Le Premier Ministre Wen Jiabao, qui était à Shenzhen le week-end dernier pour un voyage d’études, avait d’ailleurs déclaré que sans changements politiques, la Nation risquait de perdre ses remarquables réalisations économiques.

Mais même pour des zones économiques spéciales comme Shenzhen, la réforme politique ne se fera pas facilement, car le gouvernement central n’a publié aucune directive claire ni aucun calendrier à suivre.

Pour autant, au sein des responsables du gouvernement et des universitaires, un consensus est en train de naître, selon lequel la Chine devrait favoriser la réforme politique par le biais d’une méthode progressive au lieu de l’imposer en force dans le pays dans un court laps de temps.

Yu Keping, Directeur adjoint au Bureau de Compilation et de Traduction au Comité Central du Parti Communiste Chinois, un des initiateurs de la théorie de la « démocratie progressive » pense que des changements brutaux dans le système politique sont impossibles, mais que des percées se feront de temps à autre dans certains segments de la société.

D’après M. Li, parmi les questions de première importance figure celle de l’équilibre des relations entre une gouvernance basée sur la loi et le leadership du Parti, ainsi que la création d’un système scientifique permettant aux citoyens et aux médias de contrôler le gouvernement et le pouvoir du Parti.

Ces dernières années, Shenzhen est devenue réputée pour ses réformes administratives, comme un plan de réduction des effectifs en 2009, qui a fait passer, avec succès, le nombre des départements du gouvernement de 46 à 31.

Le plan a également permis une réduction de 31% des effectifs dans les services du gouvernement.

« Cependant, toutes ces réformes ne sont pas passées au travers du système politique, ce qui est bien moins que ce que nous espérions après le 17e Congrès National du PCC en 2007, quand nous avions appelé à davantage de réformes démocratiques », a dit Bai Zhuli, Professeur à l’Ecole de gouvernement de l’Université de Beijing.
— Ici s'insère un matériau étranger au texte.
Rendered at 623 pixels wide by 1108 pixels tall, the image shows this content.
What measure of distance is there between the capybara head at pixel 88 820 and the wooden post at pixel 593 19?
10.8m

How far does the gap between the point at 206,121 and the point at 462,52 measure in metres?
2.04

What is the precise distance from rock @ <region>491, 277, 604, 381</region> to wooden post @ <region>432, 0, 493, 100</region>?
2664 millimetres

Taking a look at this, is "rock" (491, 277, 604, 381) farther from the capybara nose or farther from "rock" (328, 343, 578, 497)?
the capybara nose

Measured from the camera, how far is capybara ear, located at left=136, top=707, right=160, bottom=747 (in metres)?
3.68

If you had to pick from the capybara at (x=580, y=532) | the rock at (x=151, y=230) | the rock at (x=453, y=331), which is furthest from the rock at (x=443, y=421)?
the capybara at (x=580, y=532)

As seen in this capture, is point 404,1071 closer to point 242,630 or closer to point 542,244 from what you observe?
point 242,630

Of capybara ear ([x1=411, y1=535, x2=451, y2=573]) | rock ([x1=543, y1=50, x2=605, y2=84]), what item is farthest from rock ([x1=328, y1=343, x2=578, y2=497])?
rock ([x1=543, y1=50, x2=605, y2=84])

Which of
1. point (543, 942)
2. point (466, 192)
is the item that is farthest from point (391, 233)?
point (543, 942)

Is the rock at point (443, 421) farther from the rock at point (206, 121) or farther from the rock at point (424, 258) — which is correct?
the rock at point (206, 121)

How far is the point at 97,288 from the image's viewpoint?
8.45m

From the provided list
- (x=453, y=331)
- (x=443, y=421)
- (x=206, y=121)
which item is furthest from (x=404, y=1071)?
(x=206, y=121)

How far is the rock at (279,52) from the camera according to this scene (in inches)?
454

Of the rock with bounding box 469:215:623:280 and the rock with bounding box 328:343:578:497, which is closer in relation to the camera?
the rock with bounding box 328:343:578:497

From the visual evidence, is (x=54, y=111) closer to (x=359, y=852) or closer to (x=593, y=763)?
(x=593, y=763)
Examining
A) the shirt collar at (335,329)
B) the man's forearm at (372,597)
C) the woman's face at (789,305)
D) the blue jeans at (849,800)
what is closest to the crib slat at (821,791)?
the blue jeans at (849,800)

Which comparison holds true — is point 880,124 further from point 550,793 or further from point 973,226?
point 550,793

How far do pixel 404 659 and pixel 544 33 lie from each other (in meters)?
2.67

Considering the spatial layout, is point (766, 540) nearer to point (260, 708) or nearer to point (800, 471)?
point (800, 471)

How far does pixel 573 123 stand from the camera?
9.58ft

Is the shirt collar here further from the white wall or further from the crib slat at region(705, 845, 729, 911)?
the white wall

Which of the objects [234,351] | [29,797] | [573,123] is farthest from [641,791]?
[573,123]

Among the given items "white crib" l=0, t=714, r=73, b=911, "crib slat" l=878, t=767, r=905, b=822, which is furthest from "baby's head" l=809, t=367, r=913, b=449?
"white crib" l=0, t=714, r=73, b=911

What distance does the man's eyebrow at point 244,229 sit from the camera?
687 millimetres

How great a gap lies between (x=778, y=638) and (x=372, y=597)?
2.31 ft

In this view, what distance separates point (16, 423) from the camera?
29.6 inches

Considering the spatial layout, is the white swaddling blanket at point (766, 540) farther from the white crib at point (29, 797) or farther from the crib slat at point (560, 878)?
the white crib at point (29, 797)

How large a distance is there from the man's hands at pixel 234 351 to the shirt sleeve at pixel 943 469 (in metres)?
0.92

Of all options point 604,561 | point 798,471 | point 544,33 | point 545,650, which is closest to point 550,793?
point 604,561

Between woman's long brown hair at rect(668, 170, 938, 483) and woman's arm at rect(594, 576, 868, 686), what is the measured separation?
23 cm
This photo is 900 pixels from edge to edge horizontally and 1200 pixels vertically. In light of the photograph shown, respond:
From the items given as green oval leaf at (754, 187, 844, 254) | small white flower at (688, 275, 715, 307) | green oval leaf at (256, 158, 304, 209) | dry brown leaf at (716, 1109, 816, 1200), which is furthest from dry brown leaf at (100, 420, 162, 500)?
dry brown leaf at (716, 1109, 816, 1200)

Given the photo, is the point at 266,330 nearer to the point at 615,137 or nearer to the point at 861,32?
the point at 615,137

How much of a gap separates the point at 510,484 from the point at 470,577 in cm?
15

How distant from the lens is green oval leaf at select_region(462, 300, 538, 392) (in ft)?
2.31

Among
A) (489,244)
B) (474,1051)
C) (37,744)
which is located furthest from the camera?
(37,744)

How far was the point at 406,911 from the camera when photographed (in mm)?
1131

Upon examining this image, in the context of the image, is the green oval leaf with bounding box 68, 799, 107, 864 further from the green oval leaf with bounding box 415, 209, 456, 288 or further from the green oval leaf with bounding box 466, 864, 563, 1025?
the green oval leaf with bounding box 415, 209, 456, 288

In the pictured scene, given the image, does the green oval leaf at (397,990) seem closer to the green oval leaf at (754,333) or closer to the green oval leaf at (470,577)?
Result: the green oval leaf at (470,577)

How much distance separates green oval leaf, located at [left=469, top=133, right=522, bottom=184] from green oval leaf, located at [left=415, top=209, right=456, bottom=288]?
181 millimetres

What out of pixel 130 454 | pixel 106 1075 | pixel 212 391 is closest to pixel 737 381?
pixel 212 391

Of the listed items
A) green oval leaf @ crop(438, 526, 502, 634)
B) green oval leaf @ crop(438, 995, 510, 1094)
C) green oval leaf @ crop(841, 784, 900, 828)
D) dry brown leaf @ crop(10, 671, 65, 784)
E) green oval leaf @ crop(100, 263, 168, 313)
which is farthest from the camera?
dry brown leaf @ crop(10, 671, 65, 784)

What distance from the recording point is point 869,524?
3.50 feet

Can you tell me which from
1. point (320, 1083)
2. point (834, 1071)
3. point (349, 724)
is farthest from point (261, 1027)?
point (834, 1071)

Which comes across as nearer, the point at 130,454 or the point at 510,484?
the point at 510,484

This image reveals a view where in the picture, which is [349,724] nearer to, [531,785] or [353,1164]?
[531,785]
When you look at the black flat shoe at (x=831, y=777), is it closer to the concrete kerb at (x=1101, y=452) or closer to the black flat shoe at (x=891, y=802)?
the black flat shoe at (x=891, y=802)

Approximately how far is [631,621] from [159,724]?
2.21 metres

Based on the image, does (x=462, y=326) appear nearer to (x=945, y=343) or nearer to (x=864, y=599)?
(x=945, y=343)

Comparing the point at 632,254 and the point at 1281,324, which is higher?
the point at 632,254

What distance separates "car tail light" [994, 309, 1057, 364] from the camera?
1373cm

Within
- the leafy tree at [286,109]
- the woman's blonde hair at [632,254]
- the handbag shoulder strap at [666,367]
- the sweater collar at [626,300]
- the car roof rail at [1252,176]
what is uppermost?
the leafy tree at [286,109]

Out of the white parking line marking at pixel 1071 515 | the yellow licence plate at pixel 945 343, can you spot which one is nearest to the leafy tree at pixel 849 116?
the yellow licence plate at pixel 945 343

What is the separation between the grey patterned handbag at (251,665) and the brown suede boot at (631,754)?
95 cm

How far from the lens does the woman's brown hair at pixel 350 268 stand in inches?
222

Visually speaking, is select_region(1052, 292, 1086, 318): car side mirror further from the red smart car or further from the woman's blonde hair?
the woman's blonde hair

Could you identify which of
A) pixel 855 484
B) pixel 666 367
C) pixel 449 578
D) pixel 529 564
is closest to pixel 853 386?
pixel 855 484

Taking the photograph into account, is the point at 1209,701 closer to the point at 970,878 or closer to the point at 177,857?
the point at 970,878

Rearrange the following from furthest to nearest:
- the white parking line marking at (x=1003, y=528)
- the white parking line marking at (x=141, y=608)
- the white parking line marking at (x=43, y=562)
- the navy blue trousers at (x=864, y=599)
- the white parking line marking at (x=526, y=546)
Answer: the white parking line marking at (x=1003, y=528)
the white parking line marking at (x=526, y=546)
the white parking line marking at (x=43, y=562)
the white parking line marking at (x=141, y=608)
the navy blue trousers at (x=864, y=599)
« Le renforcement du pouvoir du Congrès Populaire, garanti par la Constitution, et un mode d’élection plus avancé des membres du Congrès, ce sont des choses que Shenzhen peut essayer dans son programme pilote de réforme », a ajouté le professeur Bai.

Au vu de ses réussites économiques et de sa stabilité sociale, le Professeur Bai pense que Shenzhen est prête pour davantage de réformes politiques.

De même, les citoyens de Shenzhen sont-ils aussi ouverts aux réformes, ils l’ont montré en participant à la construction d’une société civile bien organisée ces trente dernières années.